_Selected text_
All traditional public school districts, community colleges, a few charter schools, and a handful other entities participate in the Michigan Public School Employees Retirement System (MPSERS), a state-administered defined benefit pension plan.  In addition to traditional pension benefits, the system provides members with other post employment benefits (OPEB), mainly health insurance, during retirement.  (Schools and others are responsible for providing health insurance to members during their working years.)  MPSERS benefits (pension and OPEB) are largely financed by assessments charged, as a percentage of active payrolls, to schools and others.  Pension benefits are prefunded (meaning resources are set aside today to pay benefits in the future), while OPEB are currently financed on a pay-as-you-go basis (meaning there is no prefunding and the system pays for the retiree benefits as they occur from current dollars).

The required contribution rate to finance MPSERS benefits rose in FY2012 to 24.5 percent of payroll from 20.7 percent of payroll in FY2011.  The Governor’s budget sets the FY2013 rate at 27.4 percent, an increase of 2.9 percentage points.  Also, the new budget provides notice that the rate will increase again in FY2014 to 31.2 percent.  Compared to the current year assessment, the FY2013 rate increase equates to a per-pupil cost of $166 and the FY2014 rate bump equals a $215 per-pupil increase.  These increases are not a complete surprise to local districts as the retirement rate has been rising steadily for some time and the recent early retirement program for school employees contributes to the increases.

_Recorded information_
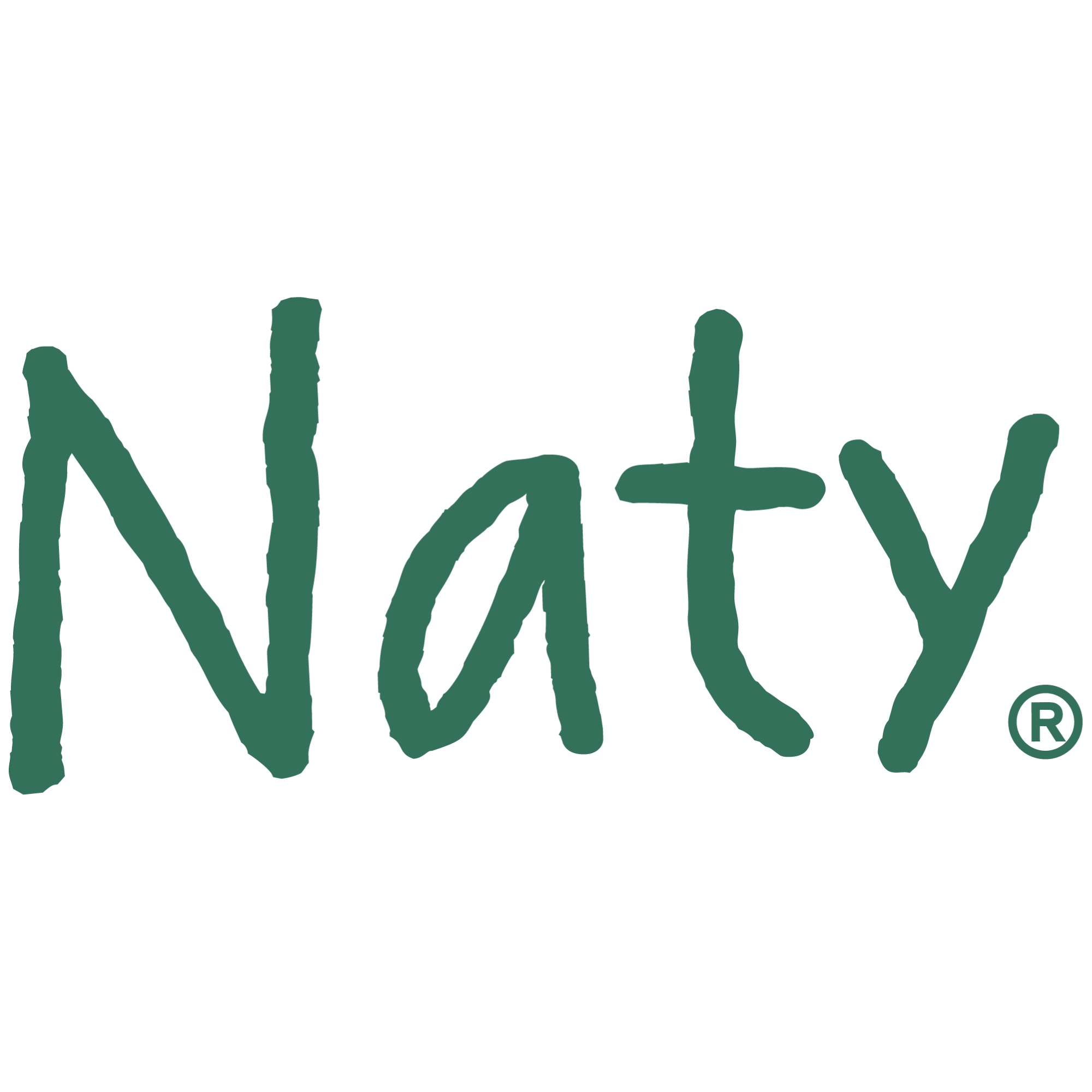 36-naty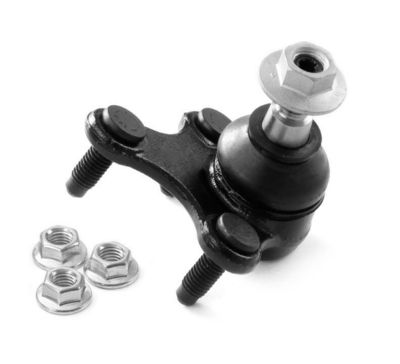 APH BALL JOINT for VW GOLF MK7 12> & AUDI A3 BALL JOINT R/H (20.1MIL/3296)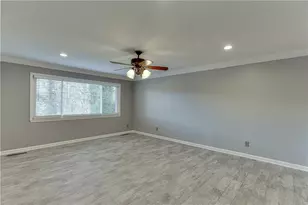 6095 Blackberry Ln, Buford, GA 30518 - Photo 26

_Exercises_
A. In the passage on school retirement costs, what contribution rate does the Governor's budget set for FY2013?
B. Retype a portion of the passage on school retirement costs word for word, starting at "The required contribution" and ending at "to the increases.".

_Completed exercise_
A. 27.4 percent of payroll

B.
The required contribution rate to finance MPSERS benefits rose in FY2012 to 24.5 percent of payroll from 20.7 percent of payroll in FY2011.  The Governor’s budget sets the FY2013 rate at 27.4 percent, an increase of 2.9 percentage points.  Also, the new budget provides notice that the rate will increase again in FY2014 to 31.2 percent.  Compared to the current year assessment, the FY2013 rate increase equates to a per-pupil cost of $166 and the FY2014 rate bump equals a $215 per-pupil increase.  These increases are not a complete surprise to local districts as the retirement rate has been rising steadily for some time and the recent early retirement program for school employees contributes to the increases.